Question

A 30. g sample of Aluminum was heated to 40. 0C and placed in a calorimeter containing 50. g of water at 21 0C. What is the final temperature of the aluminum-water system if the cAl = 0.21 cal/g0C and cwater = 1.0 cal/ g 0C.
Write the complete equation you will use. 1 point

Substitute the values in the equation in step 1 . 1 point

Report the math answer with 2 sig figs and the correct unit. 1 point

Answer 1

Answer: The final temperature will be $23^oC$

Explanation:

Calculating the heat released or absorbed for the process:

$q=m\times C\times (T_2-T_1)$

In a system, the total amount of heat released is equal to the total amount of heat absorbed.

$q_1=-q_2$

    OR

$m_1\times C_1\times (T_f-T_1)=-m_2\times C_2\times (T_f-T_2)$           ......(1)

where,

$C_1$ = specific heat of aluminium = $0.21 Cal/g^oC$

$C_2$ = heat capacity of water = $1Cal/g^oC$

$m_1$ = mass of aluminium = 30. g

$m_2$ = mass of water = 50. g

$T_f$ = final temperature of the system = ?

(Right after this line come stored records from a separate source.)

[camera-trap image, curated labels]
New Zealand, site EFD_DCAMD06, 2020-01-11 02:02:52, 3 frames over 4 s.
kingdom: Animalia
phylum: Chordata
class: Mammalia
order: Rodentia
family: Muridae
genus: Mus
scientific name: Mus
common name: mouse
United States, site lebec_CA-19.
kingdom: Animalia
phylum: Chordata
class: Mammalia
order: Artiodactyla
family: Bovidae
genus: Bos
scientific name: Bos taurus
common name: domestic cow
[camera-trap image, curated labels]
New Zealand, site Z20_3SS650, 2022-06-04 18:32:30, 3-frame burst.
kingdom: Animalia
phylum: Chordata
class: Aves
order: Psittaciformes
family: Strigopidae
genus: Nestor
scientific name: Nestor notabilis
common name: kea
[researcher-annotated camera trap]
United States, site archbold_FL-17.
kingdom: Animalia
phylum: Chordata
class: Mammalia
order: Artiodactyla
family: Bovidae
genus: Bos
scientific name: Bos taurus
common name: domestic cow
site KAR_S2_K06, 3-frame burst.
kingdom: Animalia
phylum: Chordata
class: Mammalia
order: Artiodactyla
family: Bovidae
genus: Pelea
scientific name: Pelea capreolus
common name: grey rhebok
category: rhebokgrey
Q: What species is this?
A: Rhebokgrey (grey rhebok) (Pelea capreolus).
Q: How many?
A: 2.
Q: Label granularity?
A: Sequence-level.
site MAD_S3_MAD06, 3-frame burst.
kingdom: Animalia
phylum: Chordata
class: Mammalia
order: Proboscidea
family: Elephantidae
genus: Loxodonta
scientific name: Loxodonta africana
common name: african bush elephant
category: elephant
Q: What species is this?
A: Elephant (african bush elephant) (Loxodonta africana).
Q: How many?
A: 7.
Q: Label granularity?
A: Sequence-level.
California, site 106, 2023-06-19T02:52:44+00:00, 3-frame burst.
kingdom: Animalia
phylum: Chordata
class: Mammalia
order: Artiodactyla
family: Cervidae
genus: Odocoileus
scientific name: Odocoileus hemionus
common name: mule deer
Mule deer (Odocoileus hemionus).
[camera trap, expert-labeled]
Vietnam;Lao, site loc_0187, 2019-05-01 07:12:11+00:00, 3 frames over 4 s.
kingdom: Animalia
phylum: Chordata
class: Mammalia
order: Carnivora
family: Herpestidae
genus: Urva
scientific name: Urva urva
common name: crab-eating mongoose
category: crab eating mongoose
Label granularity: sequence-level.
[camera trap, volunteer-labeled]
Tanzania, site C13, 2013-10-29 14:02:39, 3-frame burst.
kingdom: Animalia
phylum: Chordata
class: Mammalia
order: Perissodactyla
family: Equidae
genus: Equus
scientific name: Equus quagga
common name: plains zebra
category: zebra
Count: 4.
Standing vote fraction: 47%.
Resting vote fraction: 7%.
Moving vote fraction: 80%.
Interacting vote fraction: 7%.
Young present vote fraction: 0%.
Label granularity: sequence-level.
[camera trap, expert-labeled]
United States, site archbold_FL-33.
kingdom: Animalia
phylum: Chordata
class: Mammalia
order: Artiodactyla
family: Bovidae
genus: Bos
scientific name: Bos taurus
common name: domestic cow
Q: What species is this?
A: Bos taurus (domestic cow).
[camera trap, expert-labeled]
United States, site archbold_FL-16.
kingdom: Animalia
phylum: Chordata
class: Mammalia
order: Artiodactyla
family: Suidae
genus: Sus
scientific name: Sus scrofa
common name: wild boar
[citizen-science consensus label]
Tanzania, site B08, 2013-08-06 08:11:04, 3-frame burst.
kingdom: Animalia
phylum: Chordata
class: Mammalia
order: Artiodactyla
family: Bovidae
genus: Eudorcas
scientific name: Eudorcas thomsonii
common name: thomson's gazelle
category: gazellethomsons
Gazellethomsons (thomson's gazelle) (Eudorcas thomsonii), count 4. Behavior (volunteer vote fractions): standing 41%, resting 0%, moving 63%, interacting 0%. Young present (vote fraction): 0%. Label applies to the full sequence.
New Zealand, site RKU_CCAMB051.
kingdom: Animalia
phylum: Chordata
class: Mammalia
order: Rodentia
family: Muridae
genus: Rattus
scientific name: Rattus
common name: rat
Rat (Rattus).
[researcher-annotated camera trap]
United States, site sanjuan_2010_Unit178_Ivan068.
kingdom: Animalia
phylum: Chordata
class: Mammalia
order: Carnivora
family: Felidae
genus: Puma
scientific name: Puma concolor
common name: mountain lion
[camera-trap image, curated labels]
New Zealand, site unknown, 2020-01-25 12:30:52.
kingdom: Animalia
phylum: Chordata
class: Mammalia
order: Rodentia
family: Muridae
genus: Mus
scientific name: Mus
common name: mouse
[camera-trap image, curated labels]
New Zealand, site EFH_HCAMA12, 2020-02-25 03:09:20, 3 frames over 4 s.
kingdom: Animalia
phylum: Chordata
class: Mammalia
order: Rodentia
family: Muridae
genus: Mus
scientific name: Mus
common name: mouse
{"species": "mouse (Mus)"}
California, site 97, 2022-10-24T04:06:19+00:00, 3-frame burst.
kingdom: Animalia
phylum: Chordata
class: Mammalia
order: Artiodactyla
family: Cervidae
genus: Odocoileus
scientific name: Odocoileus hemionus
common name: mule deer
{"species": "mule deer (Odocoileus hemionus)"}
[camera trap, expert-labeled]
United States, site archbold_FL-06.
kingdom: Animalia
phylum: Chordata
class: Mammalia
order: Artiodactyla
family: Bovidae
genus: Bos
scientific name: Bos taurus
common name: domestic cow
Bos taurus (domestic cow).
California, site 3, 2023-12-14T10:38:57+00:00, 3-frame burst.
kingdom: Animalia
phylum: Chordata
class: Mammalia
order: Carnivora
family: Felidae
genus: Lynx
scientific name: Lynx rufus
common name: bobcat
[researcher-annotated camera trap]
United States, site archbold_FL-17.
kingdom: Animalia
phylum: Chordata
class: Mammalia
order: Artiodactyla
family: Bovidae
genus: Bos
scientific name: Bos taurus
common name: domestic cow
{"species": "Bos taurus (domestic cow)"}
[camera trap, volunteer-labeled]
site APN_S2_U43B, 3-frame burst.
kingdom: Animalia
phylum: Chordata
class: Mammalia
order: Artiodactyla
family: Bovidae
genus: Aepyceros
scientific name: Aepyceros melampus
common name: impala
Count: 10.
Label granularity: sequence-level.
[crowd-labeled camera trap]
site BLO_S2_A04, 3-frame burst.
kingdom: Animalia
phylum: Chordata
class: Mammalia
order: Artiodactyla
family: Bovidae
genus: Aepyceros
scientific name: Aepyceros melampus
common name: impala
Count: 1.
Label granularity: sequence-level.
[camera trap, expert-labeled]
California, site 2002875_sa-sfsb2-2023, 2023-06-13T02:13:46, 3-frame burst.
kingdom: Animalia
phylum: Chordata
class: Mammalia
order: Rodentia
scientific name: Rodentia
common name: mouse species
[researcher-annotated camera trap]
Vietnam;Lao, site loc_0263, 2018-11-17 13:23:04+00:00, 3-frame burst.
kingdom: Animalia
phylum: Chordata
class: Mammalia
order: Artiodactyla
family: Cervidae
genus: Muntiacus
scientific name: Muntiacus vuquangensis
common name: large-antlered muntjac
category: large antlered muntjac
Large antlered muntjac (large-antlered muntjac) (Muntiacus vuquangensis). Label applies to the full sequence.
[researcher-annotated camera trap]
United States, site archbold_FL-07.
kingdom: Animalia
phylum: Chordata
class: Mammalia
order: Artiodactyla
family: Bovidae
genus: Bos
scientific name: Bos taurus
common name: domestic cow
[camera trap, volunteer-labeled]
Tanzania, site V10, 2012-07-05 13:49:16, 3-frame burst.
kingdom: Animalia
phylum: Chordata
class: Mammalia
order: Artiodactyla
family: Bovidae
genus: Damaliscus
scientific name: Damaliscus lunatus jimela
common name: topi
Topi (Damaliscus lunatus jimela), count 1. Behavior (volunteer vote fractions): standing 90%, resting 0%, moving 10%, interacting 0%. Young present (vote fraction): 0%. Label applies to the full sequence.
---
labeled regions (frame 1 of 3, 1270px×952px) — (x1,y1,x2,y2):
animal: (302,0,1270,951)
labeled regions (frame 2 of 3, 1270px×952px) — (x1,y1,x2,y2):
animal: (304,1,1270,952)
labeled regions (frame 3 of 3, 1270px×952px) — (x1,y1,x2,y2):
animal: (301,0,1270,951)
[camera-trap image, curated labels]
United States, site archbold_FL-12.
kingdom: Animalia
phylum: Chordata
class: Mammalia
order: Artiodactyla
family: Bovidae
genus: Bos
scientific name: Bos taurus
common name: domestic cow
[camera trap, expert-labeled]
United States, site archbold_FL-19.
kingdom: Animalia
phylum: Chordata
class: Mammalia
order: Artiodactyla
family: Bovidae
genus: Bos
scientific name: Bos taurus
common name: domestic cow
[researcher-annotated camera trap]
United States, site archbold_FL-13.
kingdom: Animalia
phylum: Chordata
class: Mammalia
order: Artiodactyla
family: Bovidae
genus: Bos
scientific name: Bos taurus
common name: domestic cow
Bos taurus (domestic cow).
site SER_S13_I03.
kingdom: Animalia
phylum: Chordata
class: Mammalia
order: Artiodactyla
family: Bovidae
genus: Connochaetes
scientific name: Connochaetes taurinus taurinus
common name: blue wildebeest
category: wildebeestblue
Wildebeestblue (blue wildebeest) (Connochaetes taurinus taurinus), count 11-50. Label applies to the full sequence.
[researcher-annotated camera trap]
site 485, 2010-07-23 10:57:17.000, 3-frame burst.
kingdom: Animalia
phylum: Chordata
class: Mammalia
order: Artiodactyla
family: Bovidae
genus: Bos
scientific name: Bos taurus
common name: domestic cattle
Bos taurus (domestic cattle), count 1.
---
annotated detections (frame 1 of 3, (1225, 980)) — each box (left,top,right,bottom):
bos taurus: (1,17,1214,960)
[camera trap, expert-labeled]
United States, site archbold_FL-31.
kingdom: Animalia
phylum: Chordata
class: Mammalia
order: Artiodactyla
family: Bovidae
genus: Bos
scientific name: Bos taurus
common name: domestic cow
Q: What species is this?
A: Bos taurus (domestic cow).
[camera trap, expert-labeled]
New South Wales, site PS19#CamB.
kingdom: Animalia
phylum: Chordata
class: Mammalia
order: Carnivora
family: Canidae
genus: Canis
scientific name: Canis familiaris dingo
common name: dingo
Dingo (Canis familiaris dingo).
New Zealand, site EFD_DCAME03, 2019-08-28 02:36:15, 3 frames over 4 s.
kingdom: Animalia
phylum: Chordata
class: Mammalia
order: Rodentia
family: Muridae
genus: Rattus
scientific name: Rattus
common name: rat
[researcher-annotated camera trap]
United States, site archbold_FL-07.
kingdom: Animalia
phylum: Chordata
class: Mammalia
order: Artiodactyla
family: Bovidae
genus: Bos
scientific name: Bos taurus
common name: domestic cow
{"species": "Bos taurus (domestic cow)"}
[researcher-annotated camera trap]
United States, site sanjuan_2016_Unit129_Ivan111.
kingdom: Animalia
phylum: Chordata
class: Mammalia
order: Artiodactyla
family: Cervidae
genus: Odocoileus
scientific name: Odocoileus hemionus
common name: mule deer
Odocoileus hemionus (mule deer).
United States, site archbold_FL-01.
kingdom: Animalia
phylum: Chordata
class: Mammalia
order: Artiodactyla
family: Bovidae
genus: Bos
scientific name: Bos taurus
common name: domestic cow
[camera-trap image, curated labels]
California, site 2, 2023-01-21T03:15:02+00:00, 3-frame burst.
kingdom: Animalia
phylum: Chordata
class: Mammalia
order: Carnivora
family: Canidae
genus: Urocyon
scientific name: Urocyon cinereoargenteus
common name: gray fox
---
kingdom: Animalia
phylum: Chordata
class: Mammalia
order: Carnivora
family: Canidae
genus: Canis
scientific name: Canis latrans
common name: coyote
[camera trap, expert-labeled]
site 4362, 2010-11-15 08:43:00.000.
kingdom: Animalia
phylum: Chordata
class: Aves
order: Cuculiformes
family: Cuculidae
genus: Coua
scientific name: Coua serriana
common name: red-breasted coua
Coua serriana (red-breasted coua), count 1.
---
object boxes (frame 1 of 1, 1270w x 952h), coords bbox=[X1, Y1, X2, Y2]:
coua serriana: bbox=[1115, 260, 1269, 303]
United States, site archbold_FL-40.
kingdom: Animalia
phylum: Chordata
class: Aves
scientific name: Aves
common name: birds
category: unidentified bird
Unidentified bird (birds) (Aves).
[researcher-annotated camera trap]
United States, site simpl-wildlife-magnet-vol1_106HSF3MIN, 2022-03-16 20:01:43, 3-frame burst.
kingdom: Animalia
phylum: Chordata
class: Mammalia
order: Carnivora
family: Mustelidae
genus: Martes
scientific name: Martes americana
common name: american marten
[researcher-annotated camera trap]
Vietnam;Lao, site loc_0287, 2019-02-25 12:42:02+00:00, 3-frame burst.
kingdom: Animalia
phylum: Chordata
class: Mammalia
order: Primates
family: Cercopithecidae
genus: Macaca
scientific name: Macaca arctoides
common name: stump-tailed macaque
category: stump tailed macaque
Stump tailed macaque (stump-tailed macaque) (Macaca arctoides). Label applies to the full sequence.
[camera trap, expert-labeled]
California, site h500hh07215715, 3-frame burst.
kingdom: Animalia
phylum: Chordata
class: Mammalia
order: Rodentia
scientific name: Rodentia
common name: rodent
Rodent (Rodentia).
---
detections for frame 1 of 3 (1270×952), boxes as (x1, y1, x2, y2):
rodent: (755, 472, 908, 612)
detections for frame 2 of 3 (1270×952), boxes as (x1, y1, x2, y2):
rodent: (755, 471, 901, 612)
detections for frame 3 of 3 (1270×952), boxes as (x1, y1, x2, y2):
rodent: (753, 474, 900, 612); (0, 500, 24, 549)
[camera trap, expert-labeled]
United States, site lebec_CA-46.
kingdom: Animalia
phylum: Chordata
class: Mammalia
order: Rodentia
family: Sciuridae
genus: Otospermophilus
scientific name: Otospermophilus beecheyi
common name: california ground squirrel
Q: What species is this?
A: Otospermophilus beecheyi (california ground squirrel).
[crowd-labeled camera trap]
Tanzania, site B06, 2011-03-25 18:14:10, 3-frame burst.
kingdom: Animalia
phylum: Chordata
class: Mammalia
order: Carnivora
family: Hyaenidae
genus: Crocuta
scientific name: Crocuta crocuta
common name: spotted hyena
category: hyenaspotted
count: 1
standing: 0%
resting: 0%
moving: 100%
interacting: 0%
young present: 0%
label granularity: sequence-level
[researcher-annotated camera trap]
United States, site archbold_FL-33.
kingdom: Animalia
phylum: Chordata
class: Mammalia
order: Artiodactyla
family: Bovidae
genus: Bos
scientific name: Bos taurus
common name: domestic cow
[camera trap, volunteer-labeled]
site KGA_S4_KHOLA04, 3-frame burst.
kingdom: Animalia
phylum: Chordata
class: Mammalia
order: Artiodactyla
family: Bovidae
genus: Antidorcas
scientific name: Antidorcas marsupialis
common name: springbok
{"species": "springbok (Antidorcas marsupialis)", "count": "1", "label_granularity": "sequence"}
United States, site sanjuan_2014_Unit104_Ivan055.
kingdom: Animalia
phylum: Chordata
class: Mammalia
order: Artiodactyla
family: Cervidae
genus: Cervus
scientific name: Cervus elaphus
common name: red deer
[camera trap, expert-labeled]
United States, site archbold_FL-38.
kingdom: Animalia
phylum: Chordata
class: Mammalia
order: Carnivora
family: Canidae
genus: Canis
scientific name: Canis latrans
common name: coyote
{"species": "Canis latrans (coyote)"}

$T_1$ = initial temperature of aluminium = $40.^oC$

$T_2$ = initial temperature of the water = $21.^oC$

Putting values in equation 1, we get:

$30\times 0.21\times (T_f-40)=-50\times 1\times (T_f-21)\\\\56.3T_f=1302\\\\T_f=\frac{1302}{56.3}=23.13^oC=23^oC$

Hence, the final temperature will be $23^oC$